§ Given information:

· · · ·

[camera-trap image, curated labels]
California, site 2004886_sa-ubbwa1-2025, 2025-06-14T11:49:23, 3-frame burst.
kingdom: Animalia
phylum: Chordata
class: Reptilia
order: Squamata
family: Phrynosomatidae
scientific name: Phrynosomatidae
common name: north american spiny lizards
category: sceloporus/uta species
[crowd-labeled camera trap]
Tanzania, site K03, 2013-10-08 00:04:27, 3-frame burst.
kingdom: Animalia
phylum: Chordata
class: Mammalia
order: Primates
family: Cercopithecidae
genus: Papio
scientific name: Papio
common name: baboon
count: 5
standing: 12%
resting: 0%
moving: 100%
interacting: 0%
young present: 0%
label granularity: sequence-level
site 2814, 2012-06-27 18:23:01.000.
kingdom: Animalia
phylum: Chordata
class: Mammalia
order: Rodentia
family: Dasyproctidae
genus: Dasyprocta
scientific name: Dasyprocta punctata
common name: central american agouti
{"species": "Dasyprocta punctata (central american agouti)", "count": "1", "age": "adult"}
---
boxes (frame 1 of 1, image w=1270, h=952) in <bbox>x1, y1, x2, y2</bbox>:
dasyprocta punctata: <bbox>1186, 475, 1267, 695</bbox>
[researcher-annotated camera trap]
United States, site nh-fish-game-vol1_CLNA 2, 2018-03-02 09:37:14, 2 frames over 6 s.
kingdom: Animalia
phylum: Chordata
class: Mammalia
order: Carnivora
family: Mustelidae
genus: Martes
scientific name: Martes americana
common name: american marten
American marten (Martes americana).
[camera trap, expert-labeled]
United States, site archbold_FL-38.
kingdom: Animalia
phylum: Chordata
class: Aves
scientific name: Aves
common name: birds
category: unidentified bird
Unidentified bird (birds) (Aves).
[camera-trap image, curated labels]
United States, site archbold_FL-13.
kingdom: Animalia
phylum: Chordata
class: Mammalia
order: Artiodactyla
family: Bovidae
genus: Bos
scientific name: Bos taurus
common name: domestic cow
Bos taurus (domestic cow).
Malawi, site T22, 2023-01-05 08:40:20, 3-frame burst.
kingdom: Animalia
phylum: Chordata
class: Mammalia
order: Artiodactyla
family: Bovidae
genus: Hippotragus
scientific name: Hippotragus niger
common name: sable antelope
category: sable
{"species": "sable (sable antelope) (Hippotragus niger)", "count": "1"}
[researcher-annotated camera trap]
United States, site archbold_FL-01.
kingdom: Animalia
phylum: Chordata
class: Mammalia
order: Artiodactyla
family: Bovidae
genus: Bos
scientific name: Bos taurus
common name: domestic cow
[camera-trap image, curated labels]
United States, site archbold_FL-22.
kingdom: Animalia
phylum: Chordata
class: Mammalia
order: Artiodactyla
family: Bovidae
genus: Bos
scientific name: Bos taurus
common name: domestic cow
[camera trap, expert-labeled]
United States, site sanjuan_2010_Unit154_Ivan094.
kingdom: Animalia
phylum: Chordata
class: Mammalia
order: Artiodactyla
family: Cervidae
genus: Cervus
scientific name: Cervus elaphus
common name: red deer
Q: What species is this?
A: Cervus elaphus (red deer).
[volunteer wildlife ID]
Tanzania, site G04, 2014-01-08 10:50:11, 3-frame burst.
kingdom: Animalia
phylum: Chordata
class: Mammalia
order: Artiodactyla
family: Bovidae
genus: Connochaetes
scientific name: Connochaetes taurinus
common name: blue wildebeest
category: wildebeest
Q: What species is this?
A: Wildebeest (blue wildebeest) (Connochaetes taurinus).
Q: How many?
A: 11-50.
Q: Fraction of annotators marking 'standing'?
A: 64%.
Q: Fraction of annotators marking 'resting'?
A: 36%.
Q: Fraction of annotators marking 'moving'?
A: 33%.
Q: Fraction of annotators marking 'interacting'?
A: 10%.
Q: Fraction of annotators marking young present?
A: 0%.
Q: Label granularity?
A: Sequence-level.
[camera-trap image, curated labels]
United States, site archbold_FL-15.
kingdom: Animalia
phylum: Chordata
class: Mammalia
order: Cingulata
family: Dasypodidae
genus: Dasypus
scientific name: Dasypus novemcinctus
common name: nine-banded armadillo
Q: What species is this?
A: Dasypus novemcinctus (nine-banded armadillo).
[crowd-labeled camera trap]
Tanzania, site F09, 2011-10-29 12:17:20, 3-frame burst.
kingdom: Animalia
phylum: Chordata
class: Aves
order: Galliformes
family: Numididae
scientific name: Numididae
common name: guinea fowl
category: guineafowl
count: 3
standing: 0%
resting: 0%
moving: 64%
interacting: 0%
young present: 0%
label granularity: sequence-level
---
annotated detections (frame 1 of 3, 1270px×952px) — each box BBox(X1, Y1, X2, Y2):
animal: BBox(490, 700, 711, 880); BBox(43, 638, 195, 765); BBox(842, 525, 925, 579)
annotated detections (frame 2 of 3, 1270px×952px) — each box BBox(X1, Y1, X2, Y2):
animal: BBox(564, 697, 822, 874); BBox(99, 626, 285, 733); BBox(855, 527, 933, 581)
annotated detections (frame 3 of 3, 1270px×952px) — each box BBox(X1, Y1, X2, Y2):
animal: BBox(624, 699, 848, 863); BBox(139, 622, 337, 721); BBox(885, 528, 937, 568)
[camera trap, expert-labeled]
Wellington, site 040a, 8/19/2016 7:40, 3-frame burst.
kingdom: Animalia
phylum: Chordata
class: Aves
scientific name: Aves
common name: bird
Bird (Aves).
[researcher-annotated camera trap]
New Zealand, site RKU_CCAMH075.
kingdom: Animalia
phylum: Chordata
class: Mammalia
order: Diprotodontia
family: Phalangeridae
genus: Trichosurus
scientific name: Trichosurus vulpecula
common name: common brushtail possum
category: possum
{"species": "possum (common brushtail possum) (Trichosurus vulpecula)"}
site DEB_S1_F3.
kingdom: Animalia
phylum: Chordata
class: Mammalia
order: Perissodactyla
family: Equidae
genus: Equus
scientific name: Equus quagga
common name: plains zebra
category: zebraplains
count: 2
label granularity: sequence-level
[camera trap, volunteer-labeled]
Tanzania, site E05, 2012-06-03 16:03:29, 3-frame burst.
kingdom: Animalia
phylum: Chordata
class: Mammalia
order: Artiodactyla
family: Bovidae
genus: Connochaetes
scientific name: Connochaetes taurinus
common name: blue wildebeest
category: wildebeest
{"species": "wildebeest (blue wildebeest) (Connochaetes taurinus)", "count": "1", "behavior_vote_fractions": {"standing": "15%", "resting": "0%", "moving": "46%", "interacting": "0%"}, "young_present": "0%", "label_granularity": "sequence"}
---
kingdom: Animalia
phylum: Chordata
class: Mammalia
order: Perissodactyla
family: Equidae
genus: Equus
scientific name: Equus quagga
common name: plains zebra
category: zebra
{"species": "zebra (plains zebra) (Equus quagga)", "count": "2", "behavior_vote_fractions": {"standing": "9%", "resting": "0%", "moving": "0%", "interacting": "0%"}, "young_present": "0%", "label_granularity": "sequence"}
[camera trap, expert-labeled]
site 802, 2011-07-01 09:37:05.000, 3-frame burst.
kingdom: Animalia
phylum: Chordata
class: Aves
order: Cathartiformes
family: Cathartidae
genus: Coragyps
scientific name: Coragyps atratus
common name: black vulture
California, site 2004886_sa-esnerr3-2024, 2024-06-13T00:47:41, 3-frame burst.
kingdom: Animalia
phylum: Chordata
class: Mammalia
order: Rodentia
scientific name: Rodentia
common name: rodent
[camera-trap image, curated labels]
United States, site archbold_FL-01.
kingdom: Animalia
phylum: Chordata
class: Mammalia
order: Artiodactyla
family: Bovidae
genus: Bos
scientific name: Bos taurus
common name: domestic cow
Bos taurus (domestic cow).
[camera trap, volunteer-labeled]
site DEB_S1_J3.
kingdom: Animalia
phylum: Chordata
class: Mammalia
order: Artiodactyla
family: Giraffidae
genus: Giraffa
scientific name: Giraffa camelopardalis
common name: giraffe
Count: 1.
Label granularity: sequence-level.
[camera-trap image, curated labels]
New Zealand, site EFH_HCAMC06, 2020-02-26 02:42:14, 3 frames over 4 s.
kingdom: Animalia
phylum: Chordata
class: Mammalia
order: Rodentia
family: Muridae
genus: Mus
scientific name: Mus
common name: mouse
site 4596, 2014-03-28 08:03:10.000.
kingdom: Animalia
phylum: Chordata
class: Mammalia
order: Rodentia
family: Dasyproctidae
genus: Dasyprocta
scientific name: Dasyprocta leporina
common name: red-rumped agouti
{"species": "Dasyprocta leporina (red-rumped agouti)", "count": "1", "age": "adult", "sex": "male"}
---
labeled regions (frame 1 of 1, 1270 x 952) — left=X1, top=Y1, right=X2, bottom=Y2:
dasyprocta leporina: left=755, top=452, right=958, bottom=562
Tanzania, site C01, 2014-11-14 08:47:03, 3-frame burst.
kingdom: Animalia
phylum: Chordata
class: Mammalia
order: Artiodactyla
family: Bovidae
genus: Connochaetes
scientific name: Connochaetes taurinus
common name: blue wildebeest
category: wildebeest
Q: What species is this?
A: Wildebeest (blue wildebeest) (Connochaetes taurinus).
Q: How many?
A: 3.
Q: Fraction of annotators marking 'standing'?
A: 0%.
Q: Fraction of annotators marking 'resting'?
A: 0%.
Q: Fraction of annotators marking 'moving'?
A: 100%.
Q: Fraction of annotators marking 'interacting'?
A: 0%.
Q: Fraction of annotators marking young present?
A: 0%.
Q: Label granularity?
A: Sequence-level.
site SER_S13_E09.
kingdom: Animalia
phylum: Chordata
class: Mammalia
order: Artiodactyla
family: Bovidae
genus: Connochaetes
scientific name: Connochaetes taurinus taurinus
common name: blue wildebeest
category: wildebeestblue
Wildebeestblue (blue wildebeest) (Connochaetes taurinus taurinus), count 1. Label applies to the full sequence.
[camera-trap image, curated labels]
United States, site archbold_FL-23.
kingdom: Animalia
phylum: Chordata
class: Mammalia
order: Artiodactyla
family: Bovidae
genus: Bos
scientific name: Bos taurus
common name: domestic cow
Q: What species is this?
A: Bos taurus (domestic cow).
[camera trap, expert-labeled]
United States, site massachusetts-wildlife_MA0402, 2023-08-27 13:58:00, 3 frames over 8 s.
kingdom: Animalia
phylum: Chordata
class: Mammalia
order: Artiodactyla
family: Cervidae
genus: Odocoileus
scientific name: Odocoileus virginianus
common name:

· · · ·

Set the lines down exactly, from the first line of the records to the line where "common name: birds" appears, with both ends kept.

[camera-trap image, curated labels]
California, site 2004886_sa-ubbwa1-2025, 2025-06-14T11:49:23, 3-frame burst.
kingdom: Animalia
phylum: Chordata
class: Reptilia
order: Squamata
family: Phrynosomatidae
scientific name: Phrynosomatidae
common name: north american spiny lizards
category: sceloporus/uta species
[crowd-labeled camera trap]
Tanzania, site K03, 2013-10-08 00:04:27, 3-frame burst.
kingdom: Animalia
phylum: Chordata
class: Mammalia
order: Primates
family: Cercopithecidae
genus: Papio
scientific name: Papio
common name: baboon
count: 5
standing: 12%
resting: 0%
moving: 100%
interacting: 0%
young present: 0%
label granularity: sequence-level
site 2814, 2012-06-27 18:23:01.000.
kingdom: Animalia
phylum: Chordata
class: Mammalia
order: Rodentia
family: Dasyproctidae
genus: Dasyprocta
scientific name: Dasyprocta punctata
common name: central american agouti
{"species": "Dasyprocta punctata (central american agouti)", "count": "1", "age": "adult"}
---
boxes (frame 1 of 1, image w=1270, h=952) in <bbox>x1, y1, x2, y2</bbox>:
dasyprocta punctata: <bbox>1186, 475, 1267, 695</bbox>
[researcher-annotated camera trap]
United States, site nh-fish-game-vol1_CLNA 2, 2018-03-02 09:37:14, 2 frames over 6 s.
kingdom: Animalia
phylum: Chordata
class: Mammalia
order: Carnivora
family: Mustelidae
genus: Martes
scientific name: Martes americana
common name: american marten
American marten (Martes americana).
[camera trap, expert-labeled]
United States, site archbold_FL-38.
kingdom: Animalia
phylum: Chordata
class: Aves
scientific name: Aves
common name: birds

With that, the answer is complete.